Hong Kong’s high-speed rail link to mainland China is 90 per cent complete – but exterior wall panels still way off schedule
Only 85 per cent of glazing and 44 per cent of aluminium work finished, throwing it behind schedule, but rest of the project is 90 per cent complete – ahead of schedule to open in third quarter of 2018
The fitting of exterior wall panels at the station in Hong Kong for the high-speed rail link to the mainland has fallen behind schedule, but the massive project on the whole is officially 90 per cent complete.
Documents supplied to the Legislative Council by the Transport and Housing Bureau on Mondayalso confirmed that the cross-boundary tunnel joining the Hong Kong and mainland sections of the new line was also “substantially complete”.
It was the latest quarterly progress update by the government and the MTR Corporation for the state of the HK$84.4 billion Guangzhou-Shenzhen-Hong Kong Express Rail Link as of March this year.
The documents confirmed that the project was now 90 per cent complete, beating the target of 85.9 per cent if it was to be commissioned in the third quarter of 2018 – the latest scheduled opening date after a spate of delays.

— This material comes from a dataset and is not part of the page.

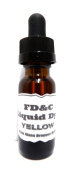30ml FDC GLASS Bottle of Yellow Candle Dye- Dropper Bottle with Childproof Cap.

The most critical parts of the entire project, according to the documents, were still the construction of the West Kowloon terminus and the relevant electrical and mechanical works.
Construction had wrapped up on the south side of the terminus, while the north side was 96.3 per cent complete. Electrical and mechanical works were 75.5 per cent complete in March – earlier than planned.
The installation of panels for the external wall systems at the station, however, could prove to be the Achilles’ heel of the project.
While the glazing and aluminium panels were produced in pre-fabrication yards, in a bid to speed up construction, only 85 per cent of glazing and 44 per cent of aluminium work was finished, throwing it behind schedule.
“However, it did not impact on the overall installation programme,” the Transport and Housing Bureau insisted.
Meanwhile, an image of inspection counters in the Hong Kong customs, immigration and quarantine area in the terminus has surfaced for the first time from the MTRC’s report.
Few other details were revealed for the HK$2.6 billion boundary control facilities, part of the proposed “co-location” arrangement which will see mainland officers enforce national laws inside designated zones of the terminus, or even on board the trains.
Legal and jurisdictional matters have yet to be ironed out, and authorities are hoping a concrete plan can be announced within the current term of the administration, which ends in one month’s time.
Good progress was also observed outside the West Kowloon terminus. Nearly 90 per cent of overhead power lines have been installed, while mobile phone network signals cover the entire tunnel section from the border to Mong Kok.
As for the financial situation, the project has now racked up HK$62.6 billion of expenditure, with another HK$15.2 billion worth of unresolved claims being handled.